Quant à l'argument, selon lequel B.________ pourrait
bénéficier d'un regroupement familial en raison de la nationalité de sa
belle-mère (ressortissante d'un pays de l'Union européenne et Suissesse), il a
déjà été examiné de manière approfondie dans la première procédure. De plus, le
fait que B.________ ait pu tisser des liens avec son père et sa belle-mère
depuis son arrivée illégale en Suisse fin 2015 n'est pas déterminant à cet
égard. Admettre le contraire reviendrait en effet à favoriser un comportement
consistant à mettre les autorités devant le fait accompli, ce qui ne saurait
être toléré (cf. arrêt TF 2C-131/2016 consid. 4.5 + réf. cit).
4.
Il suit de ce qui précède que le recours, manifestement mal fondé, doit
être rejeté et la décision attaquée confirmée.
5.
Le présent arrêt est rendu en application de l'art. 82 LPA-VD,
applicable devant le Tribunal cantonal par renvoi de l’art. 99 de la même loi,
aux termes duquel l’autorité peut renoncer à l’échange d’écritures ou, après celui-ci,
à toute autre mesure d’instruction, lorsque le recours paraît manifestement
irrecevable, bien ou mal fondé (al. 1); dans ces cas, elle rend à bref
délai une décision d’irrecevabilité, d’admission ou de rejet, sommairement
motivée (al. 2).
Vu l'issue du recours, les frais seront mis à la
charge des recourants, qui n'ont pas droit à des dépens (art. 49, 55, 91 et 99
LPA-VD).
Par
ces motifs
la Cour de droit administratif et public
du Tribunal cantonal
arrête:
I.
Le recours est rejeté.
II.
La décision du SPOP du 18 avril 2017 est confirmée.
III.
Un émolument de 600 (six cents) francs est mis à la charge du recourant.
IV.
Il n'est pas alloué de dépens.
Lausanne, le 10 octobre 2017
La
présidente:
Le présent arrêt est communiqué aux destinataires de
l'avis d'envoi ci-joint ainsi qu'au SEM.
Il peut faire l'objet, dans les trente jours suivant sa
notification, d'un recours au Tribunal fédéral.

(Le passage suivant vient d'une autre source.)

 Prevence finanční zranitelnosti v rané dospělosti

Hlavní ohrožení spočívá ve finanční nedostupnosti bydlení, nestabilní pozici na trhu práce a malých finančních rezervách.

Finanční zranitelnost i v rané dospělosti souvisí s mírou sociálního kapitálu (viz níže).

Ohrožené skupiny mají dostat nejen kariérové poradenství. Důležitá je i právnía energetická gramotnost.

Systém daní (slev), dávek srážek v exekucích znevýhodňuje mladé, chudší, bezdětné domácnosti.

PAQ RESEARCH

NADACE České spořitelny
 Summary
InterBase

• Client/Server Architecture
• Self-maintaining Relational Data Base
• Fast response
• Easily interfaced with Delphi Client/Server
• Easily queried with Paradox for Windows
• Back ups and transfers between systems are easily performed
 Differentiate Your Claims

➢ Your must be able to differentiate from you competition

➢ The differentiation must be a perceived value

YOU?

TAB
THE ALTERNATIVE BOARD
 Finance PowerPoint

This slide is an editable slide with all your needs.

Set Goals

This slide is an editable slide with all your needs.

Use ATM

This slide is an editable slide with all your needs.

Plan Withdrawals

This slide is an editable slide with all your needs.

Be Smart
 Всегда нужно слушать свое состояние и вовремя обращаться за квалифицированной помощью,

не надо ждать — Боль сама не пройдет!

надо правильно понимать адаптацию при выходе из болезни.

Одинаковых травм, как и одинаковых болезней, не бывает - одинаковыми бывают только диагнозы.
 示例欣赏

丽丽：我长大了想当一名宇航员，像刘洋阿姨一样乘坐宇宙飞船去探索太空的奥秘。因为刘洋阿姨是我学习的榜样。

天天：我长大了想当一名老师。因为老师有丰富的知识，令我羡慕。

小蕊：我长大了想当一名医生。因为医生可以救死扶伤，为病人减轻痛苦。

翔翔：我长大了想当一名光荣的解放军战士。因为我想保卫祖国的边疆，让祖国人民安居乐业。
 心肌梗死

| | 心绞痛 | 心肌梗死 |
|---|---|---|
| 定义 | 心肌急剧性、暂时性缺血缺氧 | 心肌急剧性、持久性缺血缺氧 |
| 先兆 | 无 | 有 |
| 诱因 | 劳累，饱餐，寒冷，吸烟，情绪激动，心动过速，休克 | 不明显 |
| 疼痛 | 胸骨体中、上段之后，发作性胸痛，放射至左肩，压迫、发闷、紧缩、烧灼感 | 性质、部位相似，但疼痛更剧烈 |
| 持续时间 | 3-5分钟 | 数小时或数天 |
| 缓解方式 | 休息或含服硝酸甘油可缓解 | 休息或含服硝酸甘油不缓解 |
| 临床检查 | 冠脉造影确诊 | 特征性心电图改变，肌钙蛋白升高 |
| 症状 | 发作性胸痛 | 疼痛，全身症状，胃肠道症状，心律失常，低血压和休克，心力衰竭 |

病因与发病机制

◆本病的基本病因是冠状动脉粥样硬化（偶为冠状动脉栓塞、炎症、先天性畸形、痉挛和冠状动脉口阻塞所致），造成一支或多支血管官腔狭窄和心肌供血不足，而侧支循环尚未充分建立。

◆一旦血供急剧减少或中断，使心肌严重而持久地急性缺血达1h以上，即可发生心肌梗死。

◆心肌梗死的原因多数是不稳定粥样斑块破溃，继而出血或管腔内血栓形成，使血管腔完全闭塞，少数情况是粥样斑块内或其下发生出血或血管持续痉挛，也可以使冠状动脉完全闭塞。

Le recours en matière de droit
public s'exerce aux conditions des articles 82 ss de la loi du 17 juin 2005 sur
le Tribunal fédéral (LTF - RS 173.110), le recours constitutionnel subsidiaire
à celles des articles 113 ss LTF. Le mémoire de recours doit être rédigé dans
une langue officielle, indiquer les conclusions, les motifs et les moyens de
preuve, et être signé. Les motifs doivent exposer succinctement en quoi l’acte
attaqué viole le droit. Les pièces invoquées comme moyens de preuve doivent
être jointes au mémoire, pour autant qu’elles soient en mains de la partie; il
en va de même de la décision attaquée.